Why timers are needed in Embedded C - Performance Analysis
Timers help control when and how often certain actions happen in embedded systems.
We want to understand how the cost of using timers changes as we adjust their settings or use.
Analyze the time complexity of the following code snippet.
// Simple timer delay loop
void delay_ms(int ms) {
for (int i = 0; i < ms; i++) {
for (int j = 0; j < 1000; j++) {
// wait roughly 1 microsecond
}
}
}
int main() {
delay_ms(500); // delay 500 milliseconds
return 0;
}
This code creates a delay by running loops to wait a certain number of milliseconds.
Identify the loops, recursion, array traversals that repeat.
- Primary operation: Nested loops that run to create delay.
- How many times: Outer loop runs 'ms' times; inner loop runs 1000 times each outer loop.
Explain the growth pattern intuitively.
| Input Size (ms) | Approx. Operations |
|---|---|
| 10 | 10,000 |
| 100 | 100,000 |
| 1000 | 1,000,000 |
Pattern observation: The number of operations grows directly with the delay time; doubling delay doubles work.
Time Complexity: O(n)
This means the time to complete the delay grows linearly with the input delay value.
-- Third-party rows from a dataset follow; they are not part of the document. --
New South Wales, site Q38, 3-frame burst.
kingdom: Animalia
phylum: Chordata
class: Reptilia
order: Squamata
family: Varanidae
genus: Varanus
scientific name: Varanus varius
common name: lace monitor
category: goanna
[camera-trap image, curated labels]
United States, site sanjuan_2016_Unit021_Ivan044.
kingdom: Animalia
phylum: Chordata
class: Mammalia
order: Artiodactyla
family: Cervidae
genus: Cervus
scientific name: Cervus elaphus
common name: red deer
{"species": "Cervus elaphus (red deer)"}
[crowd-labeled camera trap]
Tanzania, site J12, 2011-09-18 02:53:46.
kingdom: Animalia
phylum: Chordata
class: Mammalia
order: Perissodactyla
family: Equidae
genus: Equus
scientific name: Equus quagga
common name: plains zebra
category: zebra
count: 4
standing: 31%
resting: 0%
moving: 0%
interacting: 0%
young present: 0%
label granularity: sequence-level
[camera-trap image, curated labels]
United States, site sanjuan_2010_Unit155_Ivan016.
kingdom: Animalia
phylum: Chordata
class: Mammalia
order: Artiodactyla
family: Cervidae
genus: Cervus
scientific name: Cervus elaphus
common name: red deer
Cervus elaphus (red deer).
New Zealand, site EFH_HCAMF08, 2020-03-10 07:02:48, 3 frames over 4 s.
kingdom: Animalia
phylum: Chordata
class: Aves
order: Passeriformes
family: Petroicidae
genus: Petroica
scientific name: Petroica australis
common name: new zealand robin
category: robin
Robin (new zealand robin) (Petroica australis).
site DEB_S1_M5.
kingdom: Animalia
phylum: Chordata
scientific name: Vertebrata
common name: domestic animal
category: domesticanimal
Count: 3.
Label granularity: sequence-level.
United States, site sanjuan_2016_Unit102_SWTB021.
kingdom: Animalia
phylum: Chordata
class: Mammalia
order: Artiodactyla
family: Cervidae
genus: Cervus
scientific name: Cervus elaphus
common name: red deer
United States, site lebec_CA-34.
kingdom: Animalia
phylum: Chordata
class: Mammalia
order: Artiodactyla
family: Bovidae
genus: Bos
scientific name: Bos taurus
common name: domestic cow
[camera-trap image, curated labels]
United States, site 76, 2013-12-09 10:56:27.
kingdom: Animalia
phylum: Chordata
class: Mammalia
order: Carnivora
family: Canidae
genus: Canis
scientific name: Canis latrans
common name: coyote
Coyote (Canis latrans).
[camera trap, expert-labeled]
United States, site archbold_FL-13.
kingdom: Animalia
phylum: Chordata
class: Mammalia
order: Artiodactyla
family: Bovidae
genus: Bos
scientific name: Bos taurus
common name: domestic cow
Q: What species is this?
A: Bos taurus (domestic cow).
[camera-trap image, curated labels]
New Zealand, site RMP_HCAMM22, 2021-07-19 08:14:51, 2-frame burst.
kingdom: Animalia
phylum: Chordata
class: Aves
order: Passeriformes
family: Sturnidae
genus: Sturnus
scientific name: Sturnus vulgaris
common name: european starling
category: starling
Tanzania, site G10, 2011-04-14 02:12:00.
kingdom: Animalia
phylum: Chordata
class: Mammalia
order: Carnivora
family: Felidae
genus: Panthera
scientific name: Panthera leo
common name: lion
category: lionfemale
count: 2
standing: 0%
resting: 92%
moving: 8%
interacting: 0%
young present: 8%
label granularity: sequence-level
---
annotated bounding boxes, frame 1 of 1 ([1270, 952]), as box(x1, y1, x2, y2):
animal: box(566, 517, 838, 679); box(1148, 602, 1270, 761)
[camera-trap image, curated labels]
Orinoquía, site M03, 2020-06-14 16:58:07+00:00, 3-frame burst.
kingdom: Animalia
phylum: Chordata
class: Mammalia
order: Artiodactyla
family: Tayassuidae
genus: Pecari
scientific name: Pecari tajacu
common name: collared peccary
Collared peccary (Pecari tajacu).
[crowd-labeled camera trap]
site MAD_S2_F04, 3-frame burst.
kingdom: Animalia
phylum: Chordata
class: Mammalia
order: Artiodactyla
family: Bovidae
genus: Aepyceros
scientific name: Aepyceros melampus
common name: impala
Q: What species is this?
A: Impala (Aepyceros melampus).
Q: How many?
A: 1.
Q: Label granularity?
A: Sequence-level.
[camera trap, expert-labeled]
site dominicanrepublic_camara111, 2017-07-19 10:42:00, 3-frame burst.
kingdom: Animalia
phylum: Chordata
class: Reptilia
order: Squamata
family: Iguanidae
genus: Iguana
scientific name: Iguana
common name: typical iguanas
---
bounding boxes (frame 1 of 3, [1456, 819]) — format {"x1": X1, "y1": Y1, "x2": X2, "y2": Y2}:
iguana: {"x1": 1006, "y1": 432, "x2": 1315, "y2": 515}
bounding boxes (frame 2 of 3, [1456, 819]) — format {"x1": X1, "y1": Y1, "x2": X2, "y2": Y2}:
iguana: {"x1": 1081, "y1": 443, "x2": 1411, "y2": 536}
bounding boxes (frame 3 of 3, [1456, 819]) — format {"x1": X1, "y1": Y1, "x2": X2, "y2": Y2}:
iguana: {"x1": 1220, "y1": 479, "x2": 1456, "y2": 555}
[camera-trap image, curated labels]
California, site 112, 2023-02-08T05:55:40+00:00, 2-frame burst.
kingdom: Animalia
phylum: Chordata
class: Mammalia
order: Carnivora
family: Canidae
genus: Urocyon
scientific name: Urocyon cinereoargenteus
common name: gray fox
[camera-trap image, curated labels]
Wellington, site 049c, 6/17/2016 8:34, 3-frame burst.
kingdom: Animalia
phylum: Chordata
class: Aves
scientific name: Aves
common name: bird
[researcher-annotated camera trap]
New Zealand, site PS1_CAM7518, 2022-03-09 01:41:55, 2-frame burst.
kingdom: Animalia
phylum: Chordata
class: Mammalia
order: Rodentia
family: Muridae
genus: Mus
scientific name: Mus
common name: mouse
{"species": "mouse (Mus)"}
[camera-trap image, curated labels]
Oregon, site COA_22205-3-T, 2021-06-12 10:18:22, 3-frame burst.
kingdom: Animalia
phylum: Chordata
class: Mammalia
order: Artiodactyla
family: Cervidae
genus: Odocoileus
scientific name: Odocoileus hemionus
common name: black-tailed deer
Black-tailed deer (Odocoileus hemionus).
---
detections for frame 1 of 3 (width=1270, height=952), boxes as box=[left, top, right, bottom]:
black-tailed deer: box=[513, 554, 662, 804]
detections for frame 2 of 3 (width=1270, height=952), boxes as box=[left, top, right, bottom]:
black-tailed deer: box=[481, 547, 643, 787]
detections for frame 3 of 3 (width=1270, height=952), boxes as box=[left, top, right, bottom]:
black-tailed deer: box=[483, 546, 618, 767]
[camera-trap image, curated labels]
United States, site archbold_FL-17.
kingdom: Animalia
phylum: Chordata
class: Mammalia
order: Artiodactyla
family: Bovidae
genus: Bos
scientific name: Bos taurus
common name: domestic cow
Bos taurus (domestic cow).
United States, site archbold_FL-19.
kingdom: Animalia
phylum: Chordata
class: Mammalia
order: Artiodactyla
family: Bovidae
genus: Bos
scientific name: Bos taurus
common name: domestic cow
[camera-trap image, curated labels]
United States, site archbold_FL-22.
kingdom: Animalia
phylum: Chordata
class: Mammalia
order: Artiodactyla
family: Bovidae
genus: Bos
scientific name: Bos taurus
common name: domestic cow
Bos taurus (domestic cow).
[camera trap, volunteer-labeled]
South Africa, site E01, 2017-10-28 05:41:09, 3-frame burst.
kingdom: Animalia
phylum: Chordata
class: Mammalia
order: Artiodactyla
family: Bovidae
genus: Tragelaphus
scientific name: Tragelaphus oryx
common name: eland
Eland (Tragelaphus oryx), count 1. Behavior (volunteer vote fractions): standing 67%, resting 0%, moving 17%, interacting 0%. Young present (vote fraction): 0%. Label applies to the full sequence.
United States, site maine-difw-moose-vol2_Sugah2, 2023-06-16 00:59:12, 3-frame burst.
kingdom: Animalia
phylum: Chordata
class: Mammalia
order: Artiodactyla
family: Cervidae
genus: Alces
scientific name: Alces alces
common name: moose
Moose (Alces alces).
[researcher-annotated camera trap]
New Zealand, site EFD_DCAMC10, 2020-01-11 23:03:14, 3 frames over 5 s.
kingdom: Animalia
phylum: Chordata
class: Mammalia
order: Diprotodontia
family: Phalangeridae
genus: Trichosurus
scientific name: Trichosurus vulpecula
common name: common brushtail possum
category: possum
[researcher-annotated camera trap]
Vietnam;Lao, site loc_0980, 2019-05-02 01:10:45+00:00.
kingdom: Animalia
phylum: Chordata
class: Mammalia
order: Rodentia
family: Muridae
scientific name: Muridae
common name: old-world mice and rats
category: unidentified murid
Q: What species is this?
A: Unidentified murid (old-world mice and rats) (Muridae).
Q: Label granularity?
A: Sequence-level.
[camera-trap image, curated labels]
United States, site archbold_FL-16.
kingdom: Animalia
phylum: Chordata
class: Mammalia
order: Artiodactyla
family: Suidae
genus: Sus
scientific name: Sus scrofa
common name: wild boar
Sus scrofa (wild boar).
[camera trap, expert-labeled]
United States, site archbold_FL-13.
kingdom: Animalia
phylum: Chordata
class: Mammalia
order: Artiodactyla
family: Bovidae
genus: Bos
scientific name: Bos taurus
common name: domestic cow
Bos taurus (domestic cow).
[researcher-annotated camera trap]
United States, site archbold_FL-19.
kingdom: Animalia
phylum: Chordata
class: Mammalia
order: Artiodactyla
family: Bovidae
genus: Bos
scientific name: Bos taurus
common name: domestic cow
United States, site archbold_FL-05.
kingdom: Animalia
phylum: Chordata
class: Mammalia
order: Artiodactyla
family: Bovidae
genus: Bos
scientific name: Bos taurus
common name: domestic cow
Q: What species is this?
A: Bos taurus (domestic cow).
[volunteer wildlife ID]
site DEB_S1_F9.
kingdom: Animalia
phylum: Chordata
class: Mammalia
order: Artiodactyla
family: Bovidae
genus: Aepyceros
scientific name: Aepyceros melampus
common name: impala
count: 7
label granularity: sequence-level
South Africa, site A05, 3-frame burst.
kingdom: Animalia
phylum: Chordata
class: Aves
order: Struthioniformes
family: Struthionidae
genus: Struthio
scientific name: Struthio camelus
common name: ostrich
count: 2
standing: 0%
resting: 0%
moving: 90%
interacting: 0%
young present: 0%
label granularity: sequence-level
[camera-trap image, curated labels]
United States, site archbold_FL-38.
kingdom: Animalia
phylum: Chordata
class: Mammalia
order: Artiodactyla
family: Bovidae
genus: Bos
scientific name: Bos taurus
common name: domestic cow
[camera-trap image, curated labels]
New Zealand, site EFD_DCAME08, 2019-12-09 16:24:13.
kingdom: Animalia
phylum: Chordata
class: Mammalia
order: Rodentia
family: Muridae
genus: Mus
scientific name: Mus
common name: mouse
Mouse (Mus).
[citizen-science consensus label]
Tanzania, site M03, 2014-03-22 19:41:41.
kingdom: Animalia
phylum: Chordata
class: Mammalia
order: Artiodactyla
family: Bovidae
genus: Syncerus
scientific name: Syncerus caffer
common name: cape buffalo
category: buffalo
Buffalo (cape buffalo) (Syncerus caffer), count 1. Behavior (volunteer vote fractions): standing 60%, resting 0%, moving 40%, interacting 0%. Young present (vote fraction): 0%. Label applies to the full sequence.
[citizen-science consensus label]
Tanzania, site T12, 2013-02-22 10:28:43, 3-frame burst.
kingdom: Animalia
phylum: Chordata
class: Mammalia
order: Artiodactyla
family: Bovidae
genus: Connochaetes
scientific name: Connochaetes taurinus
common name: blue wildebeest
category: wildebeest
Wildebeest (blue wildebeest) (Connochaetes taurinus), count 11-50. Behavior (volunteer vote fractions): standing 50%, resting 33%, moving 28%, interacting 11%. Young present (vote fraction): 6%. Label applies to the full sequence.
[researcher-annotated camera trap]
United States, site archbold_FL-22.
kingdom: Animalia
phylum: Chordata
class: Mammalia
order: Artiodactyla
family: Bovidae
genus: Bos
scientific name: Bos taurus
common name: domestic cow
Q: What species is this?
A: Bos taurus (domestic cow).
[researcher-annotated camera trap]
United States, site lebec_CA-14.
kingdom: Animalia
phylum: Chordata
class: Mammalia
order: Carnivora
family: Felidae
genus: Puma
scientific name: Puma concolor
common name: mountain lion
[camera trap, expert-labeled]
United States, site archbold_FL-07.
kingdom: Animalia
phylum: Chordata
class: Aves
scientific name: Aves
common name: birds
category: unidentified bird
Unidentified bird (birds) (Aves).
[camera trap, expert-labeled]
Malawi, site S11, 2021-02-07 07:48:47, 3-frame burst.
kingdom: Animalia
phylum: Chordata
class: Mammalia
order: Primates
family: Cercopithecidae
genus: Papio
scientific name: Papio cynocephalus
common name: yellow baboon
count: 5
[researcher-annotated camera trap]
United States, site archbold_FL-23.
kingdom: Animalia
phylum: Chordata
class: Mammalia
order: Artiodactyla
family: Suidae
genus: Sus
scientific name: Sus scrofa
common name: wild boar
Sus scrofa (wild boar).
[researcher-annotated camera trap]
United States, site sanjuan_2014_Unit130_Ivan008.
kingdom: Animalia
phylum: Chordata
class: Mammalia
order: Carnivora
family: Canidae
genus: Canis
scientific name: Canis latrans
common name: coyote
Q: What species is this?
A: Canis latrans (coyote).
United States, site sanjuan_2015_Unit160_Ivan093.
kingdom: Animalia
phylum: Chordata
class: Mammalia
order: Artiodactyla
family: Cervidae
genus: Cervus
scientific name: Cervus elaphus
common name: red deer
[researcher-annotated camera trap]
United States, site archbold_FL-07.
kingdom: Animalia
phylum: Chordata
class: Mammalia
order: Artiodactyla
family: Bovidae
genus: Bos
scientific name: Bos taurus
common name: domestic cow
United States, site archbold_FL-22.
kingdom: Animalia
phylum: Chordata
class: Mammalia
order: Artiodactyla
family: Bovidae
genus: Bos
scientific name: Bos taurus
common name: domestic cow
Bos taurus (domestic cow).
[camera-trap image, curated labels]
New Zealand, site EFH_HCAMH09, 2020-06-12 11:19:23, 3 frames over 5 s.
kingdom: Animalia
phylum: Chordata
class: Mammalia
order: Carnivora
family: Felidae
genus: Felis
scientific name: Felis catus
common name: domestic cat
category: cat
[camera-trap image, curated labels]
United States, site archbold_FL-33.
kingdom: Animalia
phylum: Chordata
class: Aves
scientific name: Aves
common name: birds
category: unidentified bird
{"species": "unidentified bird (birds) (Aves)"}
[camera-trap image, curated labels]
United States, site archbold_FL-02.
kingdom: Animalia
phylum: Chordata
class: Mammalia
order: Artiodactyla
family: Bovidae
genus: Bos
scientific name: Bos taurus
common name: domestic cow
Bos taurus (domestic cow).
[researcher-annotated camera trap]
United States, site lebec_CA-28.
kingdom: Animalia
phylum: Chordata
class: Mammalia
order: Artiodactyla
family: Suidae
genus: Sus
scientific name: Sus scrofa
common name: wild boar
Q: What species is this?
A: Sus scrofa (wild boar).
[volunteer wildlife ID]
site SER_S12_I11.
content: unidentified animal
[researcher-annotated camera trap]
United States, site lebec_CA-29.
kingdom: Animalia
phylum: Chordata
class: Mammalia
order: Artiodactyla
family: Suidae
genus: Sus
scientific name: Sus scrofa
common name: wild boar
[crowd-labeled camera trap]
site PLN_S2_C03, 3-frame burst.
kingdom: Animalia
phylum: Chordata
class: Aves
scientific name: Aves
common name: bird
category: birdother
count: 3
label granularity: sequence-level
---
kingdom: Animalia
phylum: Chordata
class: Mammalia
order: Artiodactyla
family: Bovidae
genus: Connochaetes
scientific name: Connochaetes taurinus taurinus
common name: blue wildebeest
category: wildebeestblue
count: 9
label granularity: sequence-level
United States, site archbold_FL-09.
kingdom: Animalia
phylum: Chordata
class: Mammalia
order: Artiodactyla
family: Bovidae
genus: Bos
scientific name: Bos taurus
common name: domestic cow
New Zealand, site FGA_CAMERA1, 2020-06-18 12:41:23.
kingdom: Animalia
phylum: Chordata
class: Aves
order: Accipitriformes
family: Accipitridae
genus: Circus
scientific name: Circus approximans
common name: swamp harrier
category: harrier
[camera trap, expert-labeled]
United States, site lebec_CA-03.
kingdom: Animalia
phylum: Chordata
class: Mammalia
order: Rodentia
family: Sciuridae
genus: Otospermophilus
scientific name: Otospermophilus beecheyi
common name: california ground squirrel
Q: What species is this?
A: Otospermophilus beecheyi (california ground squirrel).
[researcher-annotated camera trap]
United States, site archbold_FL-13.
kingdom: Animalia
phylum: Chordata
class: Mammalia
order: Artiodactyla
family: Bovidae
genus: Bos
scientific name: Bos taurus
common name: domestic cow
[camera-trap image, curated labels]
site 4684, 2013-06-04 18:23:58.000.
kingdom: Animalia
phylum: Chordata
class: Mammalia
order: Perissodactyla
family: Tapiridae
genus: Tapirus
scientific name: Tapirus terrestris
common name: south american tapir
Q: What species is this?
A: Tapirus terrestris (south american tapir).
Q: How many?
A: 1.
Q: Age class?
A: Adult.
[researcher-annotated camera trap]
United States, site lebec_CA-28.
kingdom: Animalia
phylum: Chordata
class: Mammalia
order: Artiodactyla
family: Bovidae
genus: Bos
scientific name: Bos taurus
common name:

[X] Wrong: "The delay time stays the same no matter the input value."
[OK] Correct: The loops run more times as the input increases, so the delay grows longer.
Understanding how timers affect program timing helps you write reliable embedded code that works well in real devices.
"What if we replaced the nested loops with a hardware timer interrupt? How would the time complexity change?"